TÂCHE DEMANDÉE>
Pour chacune des affirmations suivantes, indiquez par oui ou par non si elle concorde avec le texte ci-dessous sur la réforme de la constitution, en citant mot pour mot le passage qui tranche.
1. Le Shadow Cabinet souhaite passer à une VIe République.
2. Le Sénat a été créé à l'origine pour représenter l'aristocratie.
3. Le bipartisme est aujourd'hui plus faible qu'en 1958.

29 avril 2008

Le pouvoir à l'Assemblée

Suppression du Sénat, interdiction du cumul des mandats, droit de proposition d'initiative populaire... Alors que Sarkozy annonce un toilettage et une présidentialisation du régime, le Shadow Cabinet vous dévoile sa réforme audacieuse de la constitution. Une réforme pour moderniser la Ve République après 50 ans d'existence, la rendre plus démocratie et lui redonner souffle! A contester et à débattre, évidemment.


Le Shadow Cabinet n’est pas en faveur d’une VIe République. Mais après 50 ans d’exercice, il propose une modernisation de la constitution. Il faut en effet l’adapter au contexte d’aujourd’hui : la guerre d’Algérie est finie, le bipartisme beaucoup plus fort qu'en 1958 et le risque d’instabilité très réduit. Il est donc temps de renforcer l’Assemblée et de lui rendre le pouvoir de faire les lois. Pour cela, le Shadow Cabinet propose :

1/ Supprimer le Sénat
Créé à l’origine pour représenter l’aristocratie, le Sénat n’a aujourd’hui plus aucun fondement. Garant de la stabilité institutionnelle ? Le Conseil Constitutionnel s’en charge et le risque d’une crise grave est faible ! Représentant des territoires ? Les députés ne se font pas prier pour défendre le territoire de leur circonscription –et garantir leur réélection. Partie essentielle du Parlement ? L’expérience des pays nordique montre que la législation d’un pays monocaméral n’est pas moins bonne que celle d’un pays bicaméral. Le Sénat n’est justifié que dans les pays fédéraux pour représenter les Etats fédérés (comme aux Etats-Unis ou en Allemagne).

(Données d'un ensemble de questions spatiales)
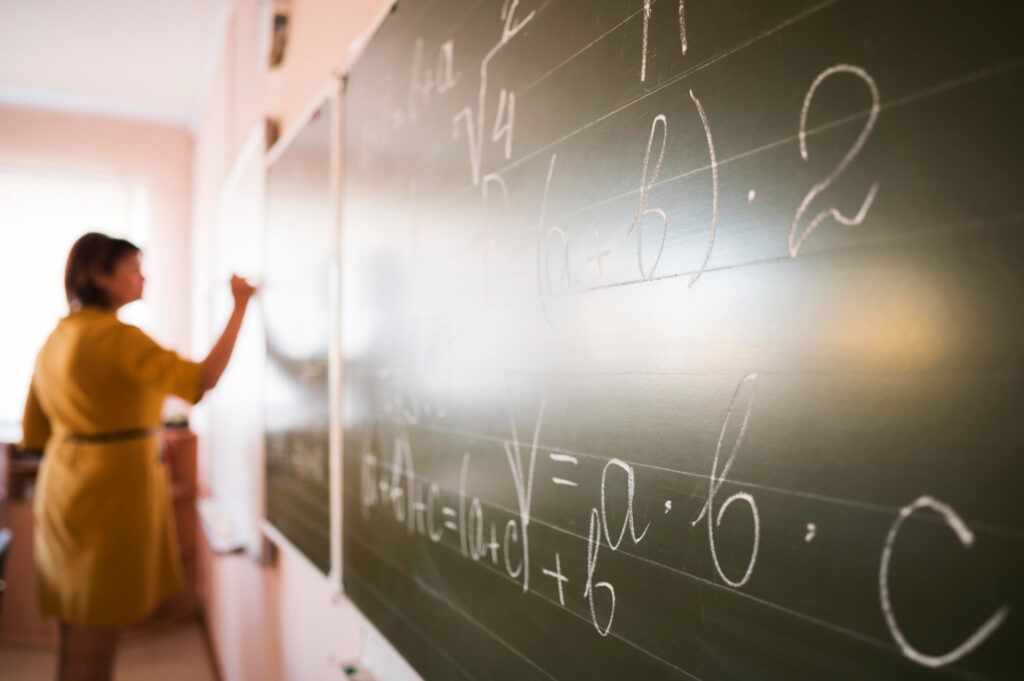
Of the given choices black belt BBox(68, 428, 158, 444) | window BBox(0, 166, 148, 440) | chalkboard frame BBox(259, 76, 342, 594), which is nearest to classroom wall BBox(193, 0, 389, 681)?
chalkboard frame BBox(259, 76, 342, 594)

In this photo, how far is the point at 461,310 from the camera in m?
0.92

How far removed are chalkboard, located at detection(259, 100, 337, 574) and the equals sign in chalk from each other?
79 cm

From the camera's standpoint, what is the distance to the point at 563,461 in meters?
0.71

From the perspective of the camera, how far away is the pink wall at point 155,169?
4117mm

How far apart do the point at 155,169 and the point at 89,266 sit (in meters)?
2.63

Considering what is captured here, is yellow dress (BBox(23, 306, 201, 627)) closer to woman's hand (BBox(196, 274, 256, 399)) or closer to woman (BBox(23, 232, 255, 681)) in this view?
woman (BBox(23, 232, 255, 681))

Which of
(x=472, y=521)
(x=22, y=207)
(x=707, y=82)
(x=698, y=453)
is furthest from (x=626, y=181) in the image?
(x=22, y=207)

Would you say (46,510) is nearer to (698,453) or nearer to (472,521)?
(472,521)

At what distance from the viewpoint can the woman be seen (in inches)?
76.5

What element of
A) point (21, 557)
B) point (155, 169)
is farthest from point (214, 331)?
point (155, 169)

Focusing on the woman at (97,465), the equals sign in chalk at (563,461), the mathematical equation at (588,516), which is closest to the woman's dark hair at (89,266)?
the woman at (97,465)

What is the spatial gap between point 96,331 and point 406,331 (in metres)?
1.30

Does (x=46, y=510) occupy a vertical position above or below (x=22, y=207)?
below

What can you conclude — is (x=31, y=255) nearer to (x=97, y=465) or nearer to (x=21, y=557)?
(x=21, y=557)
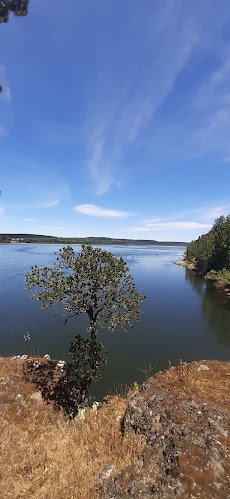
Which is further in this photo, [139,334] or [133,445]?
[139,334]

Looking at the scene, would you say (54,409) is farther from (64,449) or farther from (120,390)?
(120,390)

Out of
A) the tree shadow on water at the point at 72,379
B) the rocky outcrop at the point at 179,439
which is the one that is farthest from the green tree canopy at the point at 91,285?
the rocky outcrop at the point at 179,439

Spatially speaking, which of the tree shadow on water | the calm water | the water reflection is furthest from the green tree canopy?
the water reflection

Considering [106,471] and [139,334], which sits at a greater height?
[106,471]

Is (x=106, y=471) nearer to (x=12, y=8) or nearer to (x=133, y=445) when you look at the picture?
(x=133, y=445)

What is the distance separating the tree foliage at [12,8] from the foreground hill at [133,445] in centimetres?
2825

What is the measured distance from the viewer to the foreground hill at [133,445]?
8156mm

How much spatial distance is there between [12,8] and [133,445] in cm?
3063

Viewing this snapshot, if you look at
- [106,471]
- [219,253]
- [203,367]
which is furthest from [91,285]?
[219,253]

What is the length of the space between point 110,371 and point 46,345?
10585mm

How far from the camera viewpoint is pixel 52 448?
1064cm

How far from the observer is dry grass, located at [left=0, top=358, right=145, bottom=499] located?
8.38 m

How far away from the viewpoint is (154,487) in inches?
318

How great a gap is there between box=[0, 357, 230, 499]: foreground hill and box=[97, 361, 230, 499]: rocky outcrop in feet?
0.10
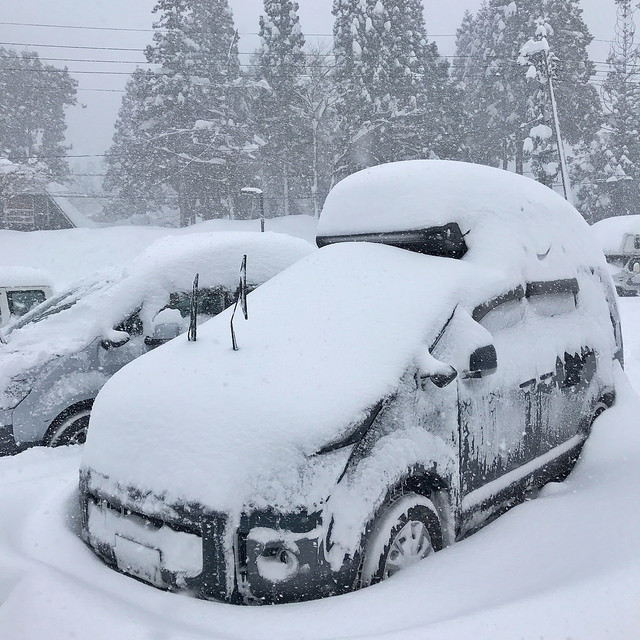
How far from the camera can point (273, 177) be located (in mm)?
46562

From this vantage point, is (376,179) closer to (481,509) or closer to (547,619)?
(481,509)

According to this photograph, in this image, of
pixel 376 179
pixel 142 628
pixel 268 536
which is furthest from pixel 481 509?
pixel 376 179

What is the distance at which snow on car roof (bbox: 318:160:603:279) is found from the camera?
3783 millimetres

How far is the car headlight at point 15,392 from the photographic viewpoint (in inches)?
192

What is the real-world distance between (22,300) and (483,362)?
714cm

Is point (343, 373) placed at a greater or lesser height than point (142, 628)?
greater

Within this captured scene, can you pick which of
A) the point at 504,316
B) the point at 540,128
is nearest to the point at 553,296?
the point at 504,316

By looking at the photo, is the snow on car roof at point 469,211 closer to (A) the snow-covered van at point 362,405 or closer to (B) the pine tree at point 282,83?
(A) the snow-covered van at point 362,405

RÉSULTAT>
1. Non : « Le Shadow Cabinet n’est pas en faveur d’une VIe République. »
2. Oui : « Créé à l’origine pour représenter l’aristocratie »
3. Non : « le bipartisme beaucoup plus fort qu'en 1958 »